Она родилась за год до ухода Толстого из Ясной Поляны и успела проголосовать за первого черного президента Америки Обаму.

«Это непостижимо!» — всегда говорил о работе жены Бабель, восхищаясь чертежами Антонины Пирожковой, первой женщины — инженера московского метро. Ордена в их семье вручали ей, а не ему. Они прожили вместе всего — целых — семь лет.

В 1955 году она наконец получила уведомление о том, что муж расстрелян 15 лет назад и посмертно реабилитирован. Никогда больше не вышла замуж. Растила внука в «культе личности» деда. Под старость с трудом дала Андрею уговорить себя эмигрировать во Флориду. Театральный режиссер Малаев-Бабель поступил так, как не поступил его дед: уехал из страны — за работой, за лучшей жизнью, за любимой женщиной, живущей за границей. «Благодаря американским врачам бабушка прожила с нами так долго, они подарили ей эти последние годы. Сейчас мне трудно — это первый год без нее».

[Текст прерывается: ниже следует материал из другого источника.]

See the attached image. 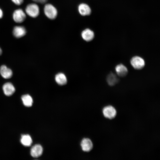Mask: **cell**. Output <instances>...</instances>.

Перед спектаклем по рассказам деда внук ходил по Москве, по Переделкино. Бабеля «брали» у жены на глазах, на даче. «Чекисты все верно рассчитали. Кто-то потом говорил, что дедушка отстреливался, но это не так: они знали, что при жене он не будет сопротивляться». Стоял под окнами Свято-Екатерининского монастыря, в сталинское время — Сухановской тюрьмы, где практиковали 52 вида пыток. «Гематому в виде монокля» разглядели на последней, тюремной — профиль, фас — карточке Бабеля эксперты. Молчал под стенами Донского крематория, куда под ночь свозили сотни тел. «Я все пытаюсь влезть в шкуру Бабеля, как пытался это сделать и на одесских улицах, во дворе дома, где в 1905 году, в начале XX века, жила дедушкина тетя Катя, работавшая зубным врачом, — и до сих пор, представляете, в этом доме стоматологическая клиника. Но: все равно это невозможно — почувствовать то, что пережил он. В биографии Бабеля очень много белых пятен. И самые страшные для меня — это те черные дни перед расстрелом».

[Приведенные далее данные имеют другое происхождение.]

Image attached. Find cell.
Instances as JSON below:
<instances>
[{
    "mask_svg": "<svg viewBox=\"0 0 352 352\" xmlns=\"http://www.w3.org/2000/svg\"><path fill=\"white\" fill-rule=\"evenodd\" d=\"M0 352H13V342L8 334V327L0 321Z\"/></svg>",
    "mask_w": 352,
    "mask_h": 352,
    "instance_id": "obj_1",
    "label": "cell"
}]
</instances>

В перестройку в «Огоньке» напечатали фрагменты следственного дела Исаака Бабеля. Андрей журнал бабушке не показал. Она нашла публикацию сама. Молча прочла. В протоколе заседания Верховного суда СССР мужу давали последнее слово — перед оглашением смертного приговора. Он просил дать закончить последнее произведение. Никто не знает о чем: После Бабеля Антонина Пирожкова прожила еще 70 лет.

«Бабушка сама выбрала момент для того, чтобы уйти. Ее не стало год назад, 12 сентября. 11-е число — другой скорбный день, а умереть в понедельник, 13-го, было бы пошло. Вдова Бабеля не могла себе такого позволить. И потом, сопоставив все, мы поняли, что в тот миг, когда бабушки не стало, в Москве, на другом конце земли, через океан, скульптор замесил глину:»

Для первого памятника человеку, который хотел все знать — и дошел по этому пути до конца.